Merrily We Roll Along [PS Classics]
Stephen Sondheim and George Furth's 1981 musical Merrily We Roll Along has had phrases like "troubled," "misbegotten" and "fascinating-but-unworkable" attached to it for so long that one might think that at some point they officially changed the title to Sondheim's Fascinating-But-Unworkable Merrily We Roll Along. It is now just as officially time to retire that sentiment, with this past February's production at City Center Encores! serving as Exhibit A and the resulting PS Classics two-disc cast recording serving as Exhibit B. (I originally labeled the recording "Exhibit 1," but changed it to "B" to avoid confusing readers. Any true Sondheimite knows, however, that A is 1 and 1 is 2.)
Merrily We Roll Along has been rewritten more times than Candide, I suppose. Or maybe not. (These two musicals make an interesting pair, don't you think?) At any rate, Merrily We Roll Along has undergone wholesale changes since it folded after an ignominious 16 performances back in November 1981. And even before. It became clear at the very first preview that the show was — well, fascinating but unworkable. Sondheim, Furth and director Hal Prince tried to rework it, with constant and in some cases severe changes throughout the previews (which eventually grew to an almost but not quite record-setting 52).
Merrily failed despite all rescue attempts, leaving a figurative hole in the spirit of the authors. The original cast album, recorded just after the closing, was at once a balm and an ache; how could something that sounds this good turn out this bad?
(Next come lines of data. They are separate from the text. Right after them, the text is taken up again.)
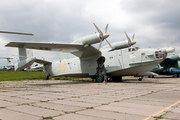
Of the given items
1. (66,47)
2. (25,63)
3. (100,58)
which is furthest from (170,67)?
(25,63)

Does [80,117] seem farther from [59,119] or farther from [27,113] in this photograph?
[27,113]

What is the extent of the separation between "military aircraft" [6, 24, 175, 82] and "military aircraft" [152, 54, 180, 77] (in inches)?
527

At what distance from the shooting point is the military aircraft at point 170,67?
1169 inches

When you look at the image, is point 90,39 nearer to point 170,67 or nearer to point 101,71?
point 101,71

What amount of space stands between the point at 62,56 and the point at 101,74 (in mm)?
7673

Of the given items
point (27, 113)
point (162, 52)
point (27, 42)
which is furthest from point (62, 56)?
point (27, 113)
Sondheim rebounded in 1984 with a new librettist/director, James Lapine. The pair created the Pulitzer-winning Sunday in the Park with George which — not coincidentally — underwent an extended public workshop at Playwrights Horizons, some nine months prior to the Broadway production. At the start of the workshop, Sunday wasn't quite ready; they only managed to get to the second act for the final three of twenty-five performances. Which is to say that if Sunday had opened cold — with audiences bringing Broadway expectations and paying Broadway prices at the first preview, like at Merrily — they might have also found themselves in the proverbial soup.